How to speed up auxilary DoolittleDecomposite function?

It's pretty clear that the complexity of this function is $\text{O}(n^3)$, since we're iterating over each element of a matrix (a factor of $n^2$) and taking a sum at each one (an additional factor of $n$). However, we can't really do anything to reduce the complexity; LU decomposition has the same complexity as matrix multiplication. Although algorithms faster than $\text{O}(n^3)$ do exist I do not think they are used in practice.

The upshot of all this is that if we really want to increase our speed, we should Compile our function. Here is an algorithm in Fortran that is in-place; that is, it doesn't use any extra memory (although we do need to copy the matrix once so that we can 'edit' it). We can write a CompiledFunction to implement this version of the algorithm:

doolittleDecomposition = Compile[{{a, _Real, 2}},
  With[{n = Length[a]},
   Module[{t = a},
    Do[
     Do[
      Do[
        t[[i, j]] -= t[[i, k]] t[[k, j]];,
        {k, 1, i - 1}];,
      {j, i, n}];
     Do[
      Do[
       t[[j, i]] -= t[[j, k]] t[[k, i]];,
       {k, 1, i - 1}];
      t[[j, i]] /= t[[i, i]];,
      {j, i + 1, n}];,
     {i, 1, n}];
    t
    ]
   ],
  {{q, _Real}}
  , RuntimeOptions -> {"Speed", "EvaluateSymbolically" -> False}, 
  CompilationTarget -> "C", 
  CompilationOptions -> {"ExpressionOptimization" -> True}]
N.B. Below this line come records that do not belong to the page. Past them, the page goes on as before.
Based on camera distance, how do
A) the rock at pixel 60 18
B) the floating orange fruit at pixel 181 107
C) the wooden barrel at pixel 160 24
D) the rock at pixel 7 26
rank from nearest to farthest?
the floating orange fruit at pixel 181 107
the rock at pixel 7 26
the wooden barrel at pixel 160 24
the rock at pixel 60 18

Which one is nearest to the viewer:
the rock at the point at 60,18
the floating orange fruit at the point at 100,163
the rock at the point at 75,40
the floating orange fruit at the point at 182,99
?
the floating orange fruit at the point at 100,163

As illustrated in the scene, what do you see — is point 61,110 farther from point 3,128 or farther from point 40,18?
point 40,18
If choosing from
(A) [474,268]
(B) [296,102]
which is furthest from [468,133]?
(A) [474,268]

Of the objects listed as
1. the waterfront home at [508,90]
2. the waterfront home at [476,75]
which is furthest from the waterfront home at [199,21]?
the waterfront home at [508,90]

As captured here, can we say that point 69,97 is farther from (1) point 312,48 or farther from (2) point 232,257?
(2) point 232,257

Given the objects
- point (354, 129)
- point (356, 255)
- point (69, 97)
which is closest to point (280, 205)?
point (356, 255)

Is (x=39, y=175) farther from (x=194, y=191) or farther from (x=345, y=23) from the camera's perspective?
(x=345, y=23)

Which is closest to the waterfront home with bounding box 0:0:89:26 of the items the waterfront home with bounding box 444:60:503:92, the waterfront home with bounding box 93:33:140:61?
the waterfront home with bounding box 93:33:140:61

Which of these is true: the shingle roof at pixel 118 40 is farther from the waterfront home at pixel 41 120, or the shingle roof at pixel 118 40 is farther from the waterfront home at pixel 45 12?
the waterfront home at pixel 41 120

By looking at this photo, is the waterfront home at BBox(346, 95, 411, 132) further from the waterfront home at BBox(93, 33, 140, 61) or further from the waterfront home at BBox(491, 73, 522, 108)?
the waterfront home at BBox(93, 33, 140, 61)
We should double-check that our function doesn't call MainEvaluate, which is slow:

Needs["CompiledFunctionTools`"]
doolittleDecomposition // CompilePrint

While doing this check I discovered that I originally wrote t[j, i] instead of t[[j, i]], causing MainEvaluate to be called. Always double-check! In fact, let's now double-check that both algorithms give the same result:

testReal = RandomReal[1, {200, 200}];
d1 = doolittleDecomposite[testReal]; // AbsoluteTiming
d2 = doolittleDecomposition[testReal]; // AbsoluteTiming
d1 == d2

This also shows that the Compiled version is faster.

Update: Refactoring the original code

If you think Compile is too drastic (or you don't have a working C compiler) there are some other changes we can make.

Don't use an auxiliary or 'helper' function. This will incur extra overhead that you don't need. Unlike a compiled language where the compiler will essentially inline the function, Mathematica will be passing-by-value all of your matrices!
Don't use Nest. If we're getting rid of the helper function, Nest doesn't really make sense. We can replace it with a Do-loop instead. The Do-loop can 'automatically' increment k, instead of having to pass it (in a list!) to a function and have it returned (also in a list!!). At this point we can rename intermediate to temp, consolidating two variables that really contain the same thing, and we also can lose the extra redefinition of row inside the loop.
Use Dot instead of Sum. In general, if there's a builtin function for something, that function is faster. In this case you want to pairwise multiply two lists and take the sum of the resulting elements. We usually call that a dot product. Instead of looping m, we can use Span to extract a list using Part, and then Dot our two lists together. This is where most of the speedup comes from.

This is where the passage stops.